§ Texte fourni:
---------------
Alertes sociale et démocratique

Sophie Binet, leader de la CGT, à Lausanne. Photo Yves Sancey

Sophie Binet, la nouvelle secrétaire générale de la CGT française était invitée à Lausanne par l’Union syndicale suisse. Elle a fait le bilan de la mobilisation contre la réforme des retraites et a évoqué les combats et les espoirs d’un automne syndical qui s’annonce chaud dès ce 13 octobre.

Élue fin mars à la tête de la CGT française, Sophie Binet a enthousiasmé un public d’horizons très divers dans une salle pratiquement comble de la Maison du Peuple à Lausanne le 22 septembre dernier. Son intervention était claire, concrète, intelligente et mobilisatrice. Deuxième syndicat français de salariés du secteur privé par le nombre de voix aux élections professionnelles et premier dans le secteur public, dont les cheminots, la CGT compte pour la première fois une femme à sa tête depuis 1895.

Liens France-Suisse

Sophie Binet, syndicaliste française, secrétaire générale de la Confédération générale du travail (CGT). Photo Olivier Vogelsang / L'Evénement syndical.
---------------
§ Données de travail:

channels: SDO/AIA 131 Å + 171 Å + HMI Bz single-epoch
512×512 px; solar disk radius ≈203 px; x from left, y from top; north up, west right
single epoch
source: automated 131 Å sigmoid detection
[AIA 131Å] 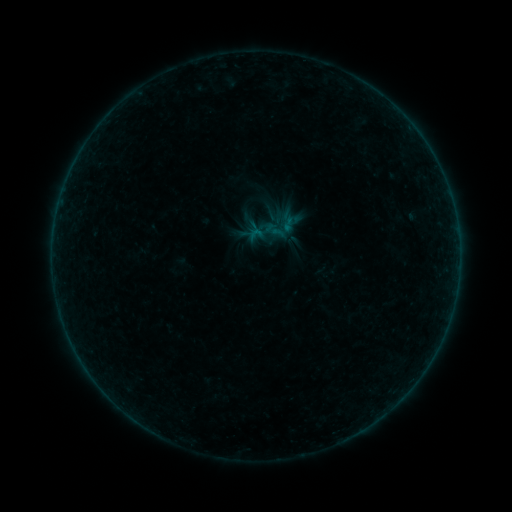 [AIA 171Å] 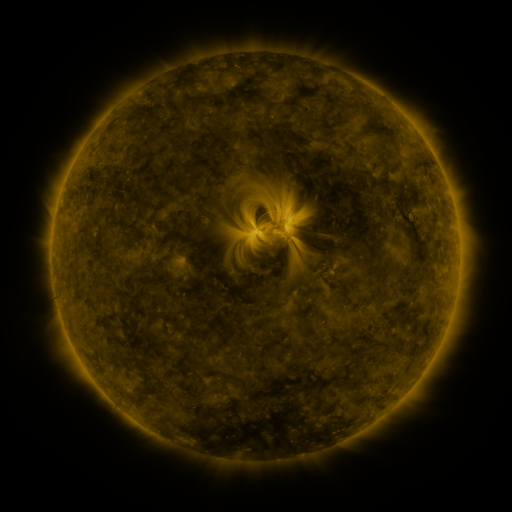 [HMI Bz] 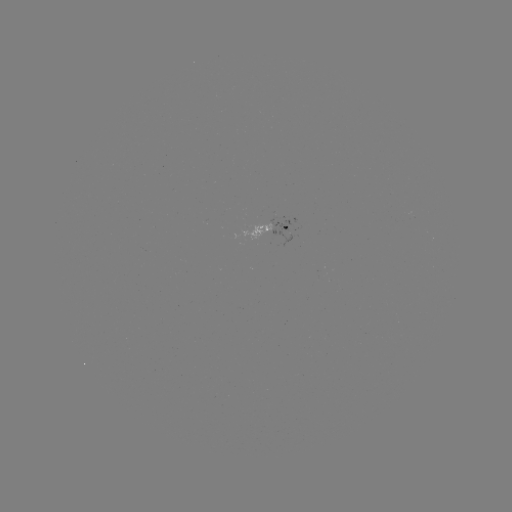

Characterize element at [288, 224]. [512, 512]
sigmoid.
---------------
§ Exercices:
• A. Recopiez intégralement le texte fourni, sans y apporter la moindre modification.
• B. Combien de lignes des enregistrements contiennent la chaîne « epoch » ? Donnez uniquement ce nombre.

§ Corrigé détaillé:
• A.
Alertes sociale et démocratique

Sophie Binet, leader de la CGT, à Lausanne. Photo Yves Sancey

Sophie Binet, la nouvelle secrétaire générale de la CGT française était invitée à Lausanne par l’Union syndicale suisse. Elle a fait le bilan de la mobilisation contre la réforme des retraites et a évoqué les combats et les espoirs d’un automne syndical qui s’annonce chaud dès ce 13 octobre.

Élue fin mars à la tête de la CGT française, Sophie Binet a enthousiasmé un public d’horizons très divers dans une salle pratiquement comble de la Maison du Peuple à Lausanne le 22 septembre dernier. Son intervention était claire, concrète, intelligente et mobilisatrice. Deuxième syndicat français de salariés du secteur privé par le nombre de voix aux élections professionnelles et premier dans le secteur public, dont les cheminots, la CGT compte pour la première fois une femme à sa tête depuis 1895.

Liens France-Suisse

Sophie Binet, syndicaliste française, secrétaire générale de la Confédération générale du travail (CGT). Photo Olivier Vogelsang / L'Evénement syndical.

• B. 2